I'm open to suggestions on how to improve the title.
My problem is this, but I think it's a more general problem. In my context, I have a lot of data which has location data (Lat/Lon) as well as various characteristics of my objects. I'm interested in clustering based on location in such a way that it controls for effects based on weather and other local effects.
So what I want is a clustering which, after trained, determines the cluster of a new object solely based on its GPS coordinates. However, I want the clusters not to just cluster based on locational clusters (there are lots of objects in this ball in Florida, this ball in California, etc.) but to make clusters so that within the clusters, objects are more similar than you would expect.
So for example, k-means would not accomplish this; it would just identify pockets of objects based on location clustering, or it would require more information to determine the cluster of a new object (neither are desirable).

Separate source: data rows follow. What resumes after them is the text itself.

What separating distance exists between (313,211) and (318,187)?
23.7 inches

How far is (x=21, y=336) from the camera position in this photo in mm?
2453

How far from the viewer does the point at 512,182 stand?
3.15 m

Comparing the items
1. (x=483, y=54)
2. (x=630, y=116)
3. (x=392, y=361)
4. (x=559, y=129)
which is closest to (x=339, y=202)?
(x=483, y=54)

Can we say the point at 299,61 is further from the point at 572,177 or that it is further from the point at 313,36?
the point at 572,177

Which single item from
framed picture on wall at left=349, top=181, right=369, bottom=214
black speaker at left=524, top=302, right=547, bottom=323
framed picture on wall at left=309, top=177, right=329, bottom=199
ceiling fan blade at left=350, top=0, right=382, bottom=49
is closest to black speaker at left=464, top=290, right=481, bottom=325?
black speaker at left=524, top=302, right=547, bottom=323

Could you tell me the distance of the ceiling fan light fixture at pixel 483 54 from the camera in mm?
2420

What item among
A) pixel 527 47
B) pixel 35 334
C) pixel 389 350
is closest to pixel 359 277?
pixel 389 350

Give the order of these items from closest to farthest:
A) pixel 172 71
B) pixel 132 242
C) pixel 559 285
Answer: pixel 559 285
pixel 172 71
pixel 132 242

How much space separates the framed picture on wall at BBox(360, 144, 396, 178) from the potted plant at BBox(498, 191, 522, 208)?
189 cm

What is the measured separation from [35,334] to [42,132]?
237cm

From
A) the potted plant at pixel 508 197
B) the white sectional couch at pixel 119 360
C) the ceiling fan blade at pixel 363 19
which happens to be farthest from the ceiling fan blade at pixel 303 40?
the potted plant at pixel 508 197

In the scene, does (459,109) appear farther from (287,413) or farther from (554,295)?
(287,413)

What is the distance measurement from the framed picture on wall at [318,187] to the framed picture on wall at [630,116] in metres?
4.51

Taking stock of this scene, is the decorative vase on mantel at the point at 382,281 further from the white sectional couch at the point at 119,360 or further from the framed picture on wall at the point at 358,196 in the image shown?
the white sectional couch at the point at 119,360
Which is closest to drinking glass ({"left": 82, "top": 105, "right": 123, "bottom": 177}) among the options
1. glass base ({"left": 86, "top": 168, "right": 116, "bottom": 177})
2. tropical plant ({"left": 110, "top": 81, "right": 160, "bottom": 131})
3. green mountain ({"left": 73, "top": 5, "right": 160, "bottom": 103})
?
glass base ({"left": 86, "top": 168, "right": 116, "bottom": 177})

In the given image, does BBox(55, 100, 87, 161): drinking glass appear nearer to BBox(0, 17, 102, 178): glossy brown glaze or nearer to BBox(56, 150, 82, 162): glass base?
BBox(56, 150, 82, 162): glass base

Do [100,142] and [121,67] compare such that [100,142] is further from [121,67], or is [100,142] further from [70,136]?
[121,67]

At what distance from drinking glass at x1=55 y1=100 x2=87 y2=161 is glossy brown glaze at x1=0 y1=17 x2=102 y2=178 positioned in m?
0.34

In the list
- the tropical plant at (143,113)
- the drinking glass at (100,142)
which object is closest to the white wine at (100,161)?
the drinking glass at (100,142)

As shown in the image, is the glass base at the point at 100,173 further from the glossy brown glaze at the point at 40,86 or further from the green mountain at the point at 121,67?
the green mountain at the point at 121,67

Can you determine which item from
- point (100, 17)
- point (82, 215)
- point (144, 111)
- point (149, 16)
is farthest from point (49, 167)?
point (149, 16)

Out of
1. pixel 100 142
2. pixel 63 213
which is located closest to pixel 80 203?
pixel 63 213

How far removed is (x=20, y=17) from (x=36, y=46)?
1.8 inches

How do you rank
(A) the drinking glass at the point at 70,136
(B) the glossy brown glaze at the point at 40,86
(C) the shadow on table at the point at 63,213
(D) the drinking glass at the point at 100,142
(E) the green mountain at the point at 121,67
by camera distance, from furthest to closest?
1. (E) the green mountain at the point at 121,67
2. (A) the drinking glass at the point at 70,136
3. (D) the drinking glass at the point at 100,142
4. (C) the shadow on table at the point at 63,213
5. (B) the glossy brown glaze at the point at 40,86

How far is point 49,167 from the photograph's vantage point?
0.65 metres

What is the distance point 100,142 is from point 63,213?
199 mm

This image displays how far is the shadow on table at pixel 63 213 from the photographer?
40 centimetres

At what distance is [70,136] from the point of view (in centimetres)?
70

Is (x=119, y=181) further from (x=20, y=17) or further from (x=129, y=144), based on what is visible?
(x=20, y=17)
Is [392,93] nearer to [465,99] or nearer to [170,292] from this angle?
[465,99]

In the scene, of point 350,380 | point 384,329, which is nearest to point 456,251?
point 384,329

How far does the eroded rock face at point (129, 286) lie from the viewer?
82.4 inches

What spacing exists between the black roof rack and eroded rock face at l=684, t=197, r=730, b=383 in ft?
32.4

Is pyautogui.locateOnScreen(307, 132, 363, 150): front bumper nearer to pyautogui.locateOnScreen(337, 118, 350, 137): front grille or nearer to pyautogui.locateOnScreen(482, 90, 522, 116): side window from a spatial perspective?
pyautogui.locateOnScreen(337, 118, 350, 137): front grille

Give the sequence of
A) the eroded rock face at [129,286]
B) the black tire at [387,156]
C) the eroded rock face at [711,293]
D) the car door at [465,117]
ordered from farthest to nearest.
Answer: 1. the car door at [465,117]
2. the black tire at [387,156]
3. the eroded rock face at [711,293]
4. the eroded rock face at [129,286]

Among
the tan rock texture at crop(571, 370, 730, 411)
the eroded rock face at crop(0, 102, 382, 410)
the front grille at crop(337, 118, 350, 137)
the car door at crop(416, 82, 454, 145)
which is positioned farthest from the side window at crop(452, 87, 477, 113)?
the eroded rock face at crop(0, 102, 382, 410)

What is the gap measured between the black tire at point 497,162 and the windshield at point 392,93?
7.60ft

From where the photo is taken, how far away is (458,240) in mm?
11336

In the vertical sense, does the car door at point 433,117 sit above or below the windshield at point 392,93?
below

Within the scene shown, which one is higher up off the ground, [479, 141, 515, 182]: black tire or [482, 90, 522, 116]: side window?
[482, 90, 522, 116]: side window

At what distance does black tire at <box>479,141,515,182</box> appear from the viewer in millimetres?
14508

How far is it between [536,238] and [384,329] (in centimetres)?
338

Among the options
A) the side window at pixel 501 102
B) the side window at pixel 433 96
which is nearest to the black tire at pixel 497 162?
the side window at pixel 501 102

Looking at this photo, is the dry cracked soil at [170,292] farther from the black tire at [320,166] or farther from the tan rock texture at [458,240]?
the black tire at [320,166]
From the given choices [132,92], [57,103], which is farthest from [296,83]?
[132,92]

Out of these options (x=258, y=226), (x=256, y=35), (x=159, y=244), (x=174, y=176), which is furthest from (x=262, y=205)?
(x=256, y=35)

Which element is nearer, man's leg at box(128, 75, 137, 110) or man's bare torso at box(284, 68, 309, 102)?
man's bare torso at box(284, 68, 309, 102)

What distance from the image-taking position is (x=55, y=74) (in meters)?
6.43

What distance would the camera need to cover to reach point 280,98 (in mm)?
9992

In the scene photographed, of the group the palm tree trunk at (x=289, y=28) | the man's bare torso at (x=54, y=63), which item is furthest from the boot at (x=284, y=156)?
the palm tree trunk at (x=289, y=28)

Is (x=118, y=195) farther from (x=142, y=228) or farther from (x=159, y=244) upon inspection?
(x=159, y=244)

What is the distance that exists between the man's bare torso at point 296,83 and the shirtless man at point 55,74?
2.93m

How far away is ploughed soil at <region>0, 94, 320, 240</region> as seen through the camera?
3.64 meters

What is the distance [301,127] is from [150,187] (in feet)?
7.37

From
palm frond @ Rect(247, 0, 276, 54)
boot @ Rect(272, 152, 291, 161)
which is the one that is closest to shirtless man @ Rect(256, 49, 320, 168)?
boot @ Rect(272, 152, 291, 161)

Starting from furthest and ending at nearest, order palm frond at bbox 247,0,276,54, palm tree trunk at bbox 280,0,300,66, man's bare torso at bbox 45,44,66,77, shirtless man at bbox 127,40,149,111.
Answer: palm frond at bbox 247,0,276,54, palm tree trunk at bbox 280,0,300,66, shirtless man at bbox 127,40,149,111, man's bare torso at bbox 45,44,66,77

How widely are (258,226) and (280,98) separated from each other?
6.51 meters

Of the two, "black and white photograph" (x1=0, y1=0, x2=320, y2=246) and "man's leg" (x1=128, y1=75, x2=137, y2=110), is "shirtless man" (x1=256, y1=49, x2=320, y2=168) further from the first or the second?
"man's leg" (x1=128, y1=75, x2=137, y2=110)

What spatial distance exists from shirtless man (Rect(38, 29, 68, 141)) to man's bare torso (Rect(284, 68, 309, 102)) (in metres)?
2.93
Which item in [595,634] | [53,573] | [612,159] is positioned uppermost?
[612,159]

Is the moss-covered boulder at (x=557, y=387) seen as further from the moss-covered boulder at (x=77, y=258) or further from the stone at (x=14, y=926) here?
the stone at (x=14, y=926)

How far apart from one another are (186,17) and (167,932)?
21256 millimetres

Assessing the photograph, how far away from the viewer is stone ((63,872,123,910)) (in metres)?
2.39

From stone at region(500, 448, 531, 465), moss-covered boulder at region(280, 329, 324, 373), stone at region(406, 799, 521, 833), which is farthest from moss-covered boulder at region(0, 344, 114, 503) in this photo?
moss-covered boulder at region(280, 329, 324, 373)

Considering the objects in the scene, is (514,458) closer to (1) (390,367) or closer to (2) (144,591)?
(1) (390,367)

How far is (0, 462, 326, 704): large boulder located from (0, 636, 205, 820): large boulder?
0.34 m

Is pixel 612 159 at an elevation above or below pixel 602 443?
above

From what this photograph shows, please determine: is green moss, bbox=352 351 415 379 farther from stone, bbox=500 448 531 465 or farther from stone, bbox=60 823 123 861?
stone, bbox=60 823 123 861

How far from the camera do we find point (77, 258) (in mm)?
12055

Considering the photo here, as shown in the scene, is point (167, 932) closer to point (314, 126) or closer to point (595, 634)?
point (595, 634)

Another way would be to run k-means a bunch of times, rate the results based on comparing homogeneity within clusters, and pick the best, but this seems both computationally annoying and unlikely to get good results (it would tend to identify circular clusters, rather than e.g. picking out things within 10 miles of a coast, or whatever turns out to be useful).
I feel like someone has thought of this before and come up with something. What sorts of algorithms (classical or not) might help with this?
I don't mind re-implementing something on my own, and I don't mind stacking/etc. classifiers. My dataset is fairly small for now, so even if there isn't a fast algorithm for this, it should be okay (even $O(n^2 \log(n))$ algorithms are doable, I've found).